• **AIM OF THE EXERCISE**
Transcribe the listing below word for word, leaving the pictures out of your copy.

• **RECORD EXCERPTS**
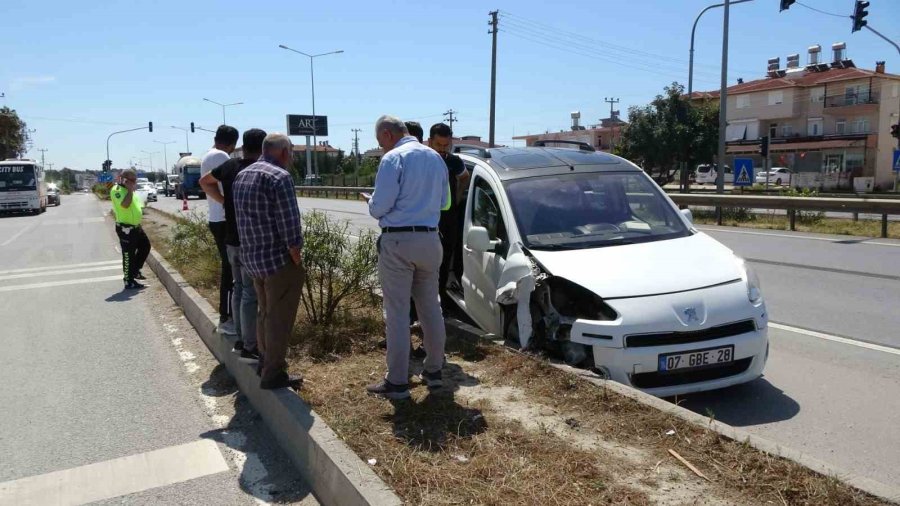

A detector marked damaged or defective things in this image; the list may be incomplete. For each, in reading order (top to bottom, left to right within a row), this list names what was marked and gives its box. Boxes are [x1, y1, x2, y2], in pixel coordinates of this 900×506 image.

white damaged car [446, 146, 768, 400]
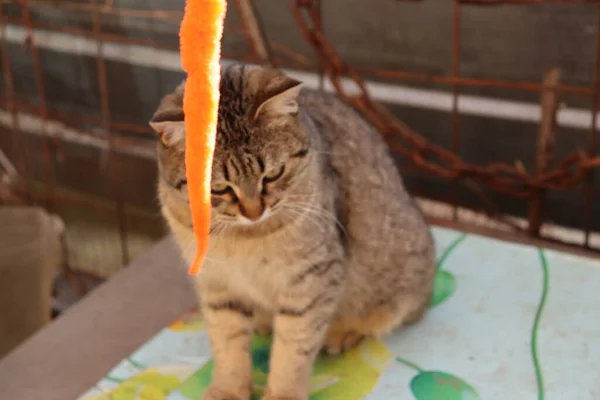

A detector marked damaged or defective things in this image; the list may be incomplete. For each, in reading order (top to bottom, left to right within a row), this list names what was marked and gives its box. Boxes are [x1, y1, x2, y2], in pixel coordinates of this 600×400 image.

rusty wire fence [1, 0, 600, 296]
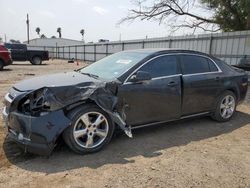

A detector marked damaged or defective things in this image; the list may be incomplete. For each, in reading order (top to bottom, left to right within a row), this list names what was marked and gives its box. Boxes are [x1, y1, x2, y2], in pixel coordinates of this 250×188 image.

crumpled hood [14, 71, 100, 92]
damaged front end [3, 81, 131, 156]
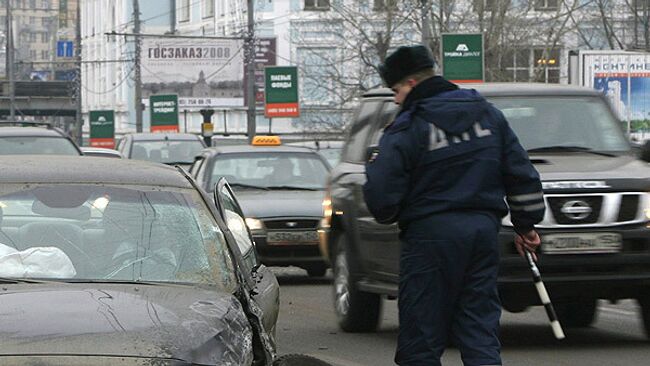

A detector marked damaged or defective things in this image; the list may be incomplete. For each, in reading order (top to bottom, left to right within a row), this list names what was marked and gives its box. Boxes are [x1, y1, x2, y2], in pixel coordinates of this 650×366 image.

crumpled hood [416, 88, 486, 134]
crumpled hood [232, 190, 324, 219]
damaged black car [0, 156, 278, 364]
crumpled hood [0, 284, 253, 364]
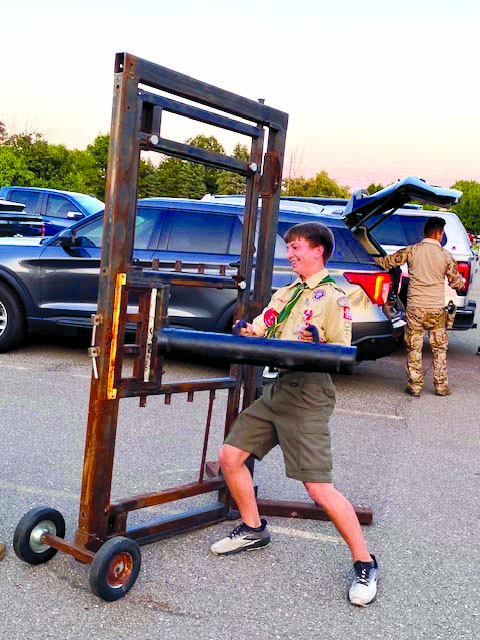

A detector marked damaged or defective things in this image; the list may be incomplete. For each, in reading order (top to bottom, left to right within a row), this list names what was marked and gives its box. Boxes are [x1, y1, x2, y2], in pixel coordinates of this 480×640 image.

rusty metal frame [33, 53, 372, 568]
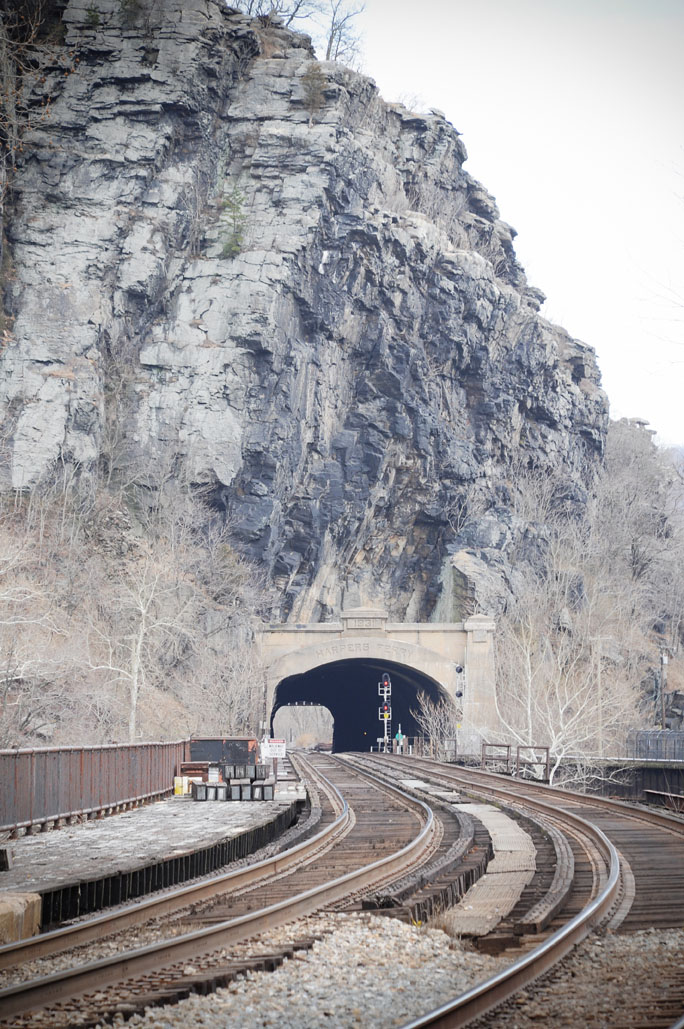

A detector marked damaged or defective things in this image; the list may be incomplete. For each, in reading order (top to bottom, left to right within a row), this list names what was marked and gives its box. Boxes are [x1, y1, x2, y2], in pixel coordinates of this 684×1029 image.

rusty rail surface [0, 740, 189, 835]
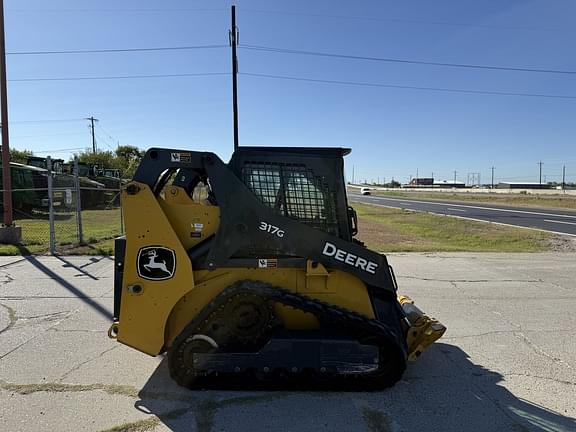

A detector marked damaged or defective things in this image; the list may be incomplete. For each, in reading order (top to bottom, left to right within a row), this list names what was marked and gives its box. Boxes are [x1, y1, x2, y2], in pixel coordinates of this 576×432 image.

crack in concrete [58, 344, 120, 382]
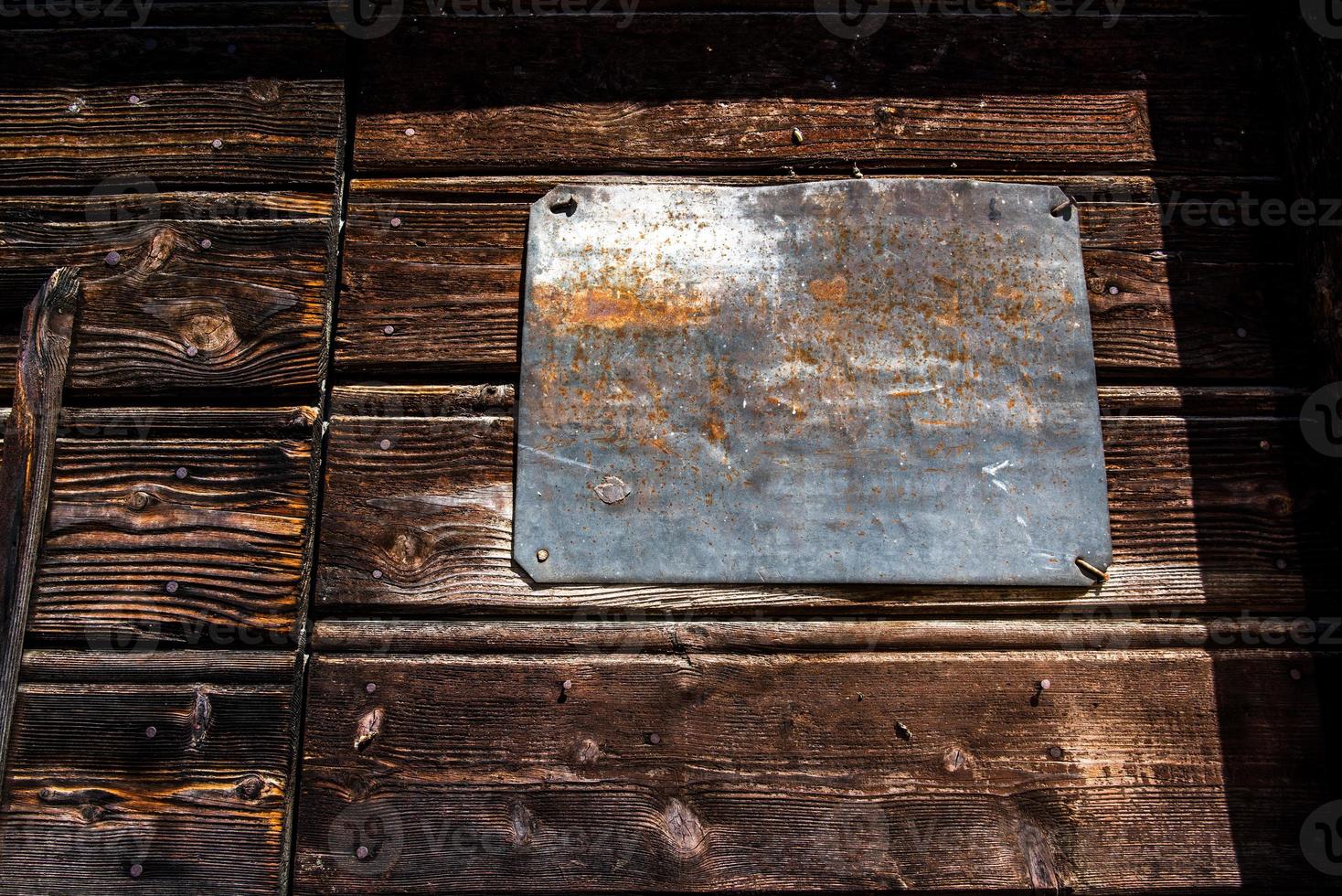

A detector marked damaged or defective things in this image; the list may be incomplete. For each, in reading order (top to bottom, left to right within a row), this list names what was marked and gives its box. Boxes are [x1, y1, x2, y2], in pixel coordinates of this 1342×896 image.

• **COMPLETED TASK**
A detector marked damaged or defective things in this image; the list may be incomplete. For each, in reading order (top to bottom, left to right within a row), this list names what was marked and gives its box. Boxes are [x1, y1, x2, y2], in pixel coordinates of this 900×506 image.

white damaged car [446, 146, 768, 400]

A detector marked damaged or defective things in this image; the list may be incomplete. For each, in reading order (top to bottom, left to right within a row), this list names what was marked and gives its box. Boxes are [x1, y1, x2, y2], in pixel coordinates of this 600×400 image.

rusty wire fence [1, 0, 600, 296]

A detector marked damaged or defective things in this image; the list may be incomplete. For each, in reading order (top to bottom, left to right within a row), this list names what was marked and gives its box. Boxes are [x1, y1, x2, y2], in pixel coordinates of this 250×188 image.

crumpled hood [14, 71, 100, 92]
damaged front end [3, 81, 131, 156]

A detector marked damaged or defective things in this image; the list may be incomplete. For each, in reading order (top to bottom, left to right within a row), this list names what was marked and gives its box. Boxes are [x1, y1, x2, y2], in pixel coordinates of this 650×366 image.

crumpled hood [416, 88, 486, 134]
crumpled hood [232, 190, 324, 219]
damaged black car [0, 156, 278, 364]
crumpled hood [0, 284, 253, 364]

A detector marked damaged or defective things in this image; the list may be incomplete. For each, in reading order (top to bottom, left to right within a row), this list names what was marked and gives its box. Boxes are [x1, y1, x2, y2], in pixel coordinates of this 480×640 image.

rusty metal frame [33, 53, 372, 568]

A detector marked damaged or defective things in this image; the list may be incomplete. For each, in reading order (top to bottom, left to right within a row), this list names what was marked and gives its box. Boxes are [x1, y1, x2, y2], in pixel coordinates of this 684×1029 image.

rusty rail surface [0, 740, 189, 835]

A detector marked damaged or defective things in this image; the list may be incomplete. For each, in reading order (top to bottom, left to right within a row), this list names what was marked and gives its box. Boxes are [x1, y1, x2, y2], in pixel coordinates of this 576×432 image.

crack in concrete [58, 344, 120, 382]

A detector marked damaged or defective things in this image; the list may be incomplete. For each, in reading order (top to bottom, left to right within a row), this list names what was marked and gives its box. Boxes are [x1, y1, x2, y2], in pixel coordinates of this 1342×896 image.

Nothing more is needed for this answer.